Exercise prompt —
Copy every item below word for word, leaving out the pictures.

"""

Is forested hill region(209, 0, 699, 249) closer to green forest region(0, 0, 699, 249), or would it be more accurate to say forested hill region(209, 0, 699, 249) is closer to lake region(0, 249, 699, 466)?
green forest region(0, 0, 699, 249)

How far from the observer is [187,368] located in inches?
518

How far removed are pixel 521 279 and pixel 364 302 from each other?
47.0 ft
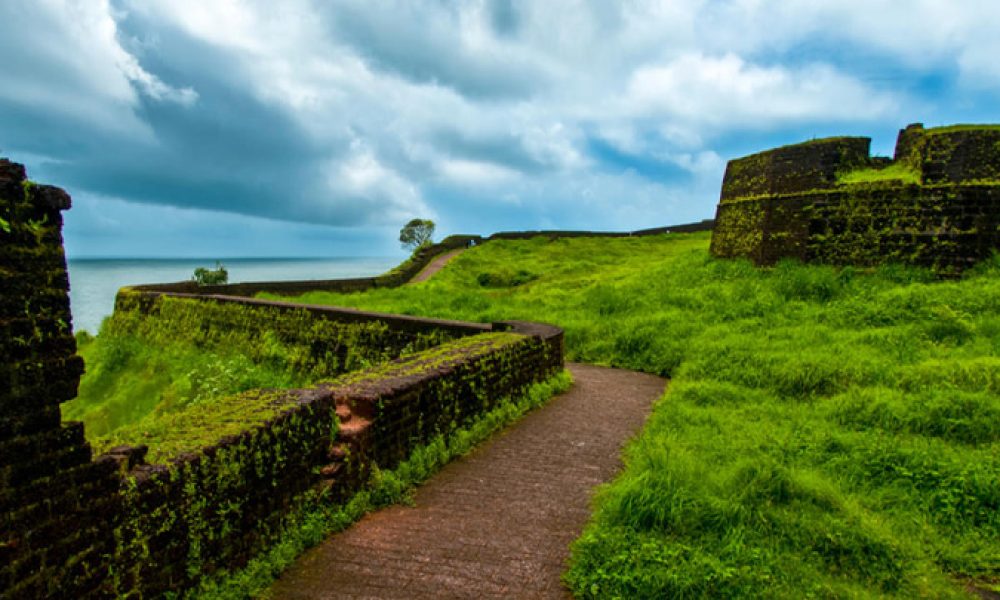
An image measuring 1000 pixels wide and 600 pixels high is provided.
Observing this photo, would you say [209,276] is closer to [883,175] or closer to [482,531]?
[883,175]

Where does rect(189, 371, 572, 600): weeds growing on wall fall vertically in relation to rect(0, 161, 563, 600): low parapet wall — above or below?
below

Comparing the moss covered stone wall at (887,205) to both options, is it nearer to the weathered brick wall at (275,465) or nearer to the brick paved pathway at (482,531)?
the brick paved pathway at (482,531)

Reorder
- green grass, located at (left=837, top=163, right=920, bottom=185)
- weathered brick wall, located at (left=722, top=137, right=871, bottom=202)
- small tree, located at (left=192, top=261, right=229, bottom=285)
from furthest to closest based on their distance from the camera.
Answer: small tree, located at (left=192, top=261, right=229, bottom=285)
weathered brick wall, located at (left=722, top=137, right=871, bottom=202)
green grass, located at (left=837, top=163, right=920, bottom=185)

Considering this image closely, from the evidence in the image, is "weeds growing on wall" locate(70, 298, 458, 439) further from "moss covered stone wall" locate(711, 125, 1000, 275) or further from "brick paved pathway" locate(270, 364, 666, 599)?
"moss covered stone wall" locate(711, 125, 1000, 275)

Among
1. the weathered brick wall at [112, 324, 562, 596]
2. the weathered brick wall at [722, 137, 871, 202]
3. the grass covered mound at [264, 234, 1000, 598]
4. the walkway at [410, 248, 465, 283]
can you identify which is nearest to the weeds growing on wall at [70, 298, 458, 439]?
the weathered brick wall at [112, 324, 562, 596]

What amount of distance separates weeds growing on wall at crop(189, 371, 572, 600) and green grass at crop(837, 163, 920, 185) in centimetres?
1056

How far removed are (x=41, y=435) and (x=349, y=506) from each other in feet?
7.02

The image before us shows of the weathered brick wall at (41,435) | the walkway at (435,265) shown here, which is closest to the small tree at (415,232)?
the walkway at (435,265)

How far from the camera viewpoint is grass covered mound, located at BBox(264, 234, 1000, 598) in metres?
3.27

"""

Task answer —
Is forested hill region(209, 0, 699, 249) closer to green forest region(0, 0, 699, 249), or would it be more accurate to say forested hill region(209, 0, 699, 249) is closer to lake region(0, 249, 699, 466)?
green forest region(0, 0, 699, 249)

How far from the observer is [187,368] located in inches?
518

How far removed are pixel 521 279 and pixel 364 302 from each other?
47.0 ft
An image measuring 1000 pixels wide and 600 pixels high is provided.
Observing this photo, would you say [209,276] is closer to [883,175] or closer to [482,531]?
[883,175]

Where does rect(189, 371, 572, 600): weeds growing on wall fall vertically in relation to rect(0, 161, 563, 600): low parapet wall — above or below?
below

Comparing the moss covered stone wall at (887,205) to both options, is it nearer to the weathered brick wall at (275,465) or nearer to the brick paved pathway at (482,531)?
the brick paved pathway at (482,531)

Reorder
- green grass, located at (left=837, top=163, right=920, bottom=185)
- weathered brick wall, located at (left=722, top=137, right=871, bottom=202)
- small tree, located at (left=192, top=261, right=229, bottom=285)
from furthest to closest based on their distance from the camera.
Answer: small tree, located at (left=192, top=261, right=229, bottom=285)
weathered brick wall, located at (left=722, top=137, right=871, bottom=202)
green grass, located at (left=837, top=163, right=920, bottom=185)

Considering this image closely, from the evidence in the image, is "weeds growing on wall" locate(70, 298, 458, 439) further from "moss covered stone wall" locate(711, 125, 1000, 275) or further from "brick paved pathway" locate(270, 364, 666, 599)?
"moss covered stone wall" locate(711, 125, 1000, 275)

Among
1. the weathered brick wall at [112, 324, 562, 596]
2. the weathered brick wall at [722, 137, 871, 202]
3. the grass covered mound at [264, 234, 1000, 598]
4. the walkway at [410, 248, 465, 283]
can you identify which is nearest to the weeds growing on wall at [70, 298, 458, 439]?
the weathered brick wall at [112, 324, 562, 596]

What amount of distance separates weeds growing on wall at crop(189, 371, 572, 600) and green grass at crop(837, 163, 920, 185) in centimetres?
1056

How far removed are (x=41, y=435) and (x=349, y=506) from each other in feet?
7.02

The image before us shows of the weathered brick wall at (41,435) | the walkway at (435,265) shown here, which is closest to the small tree at (415,232)?
the walkway at (435,265)

How far from the camera viewpoint is grass covered mound, located at BBox(264, 234, 1000, 598) in metres?
3.27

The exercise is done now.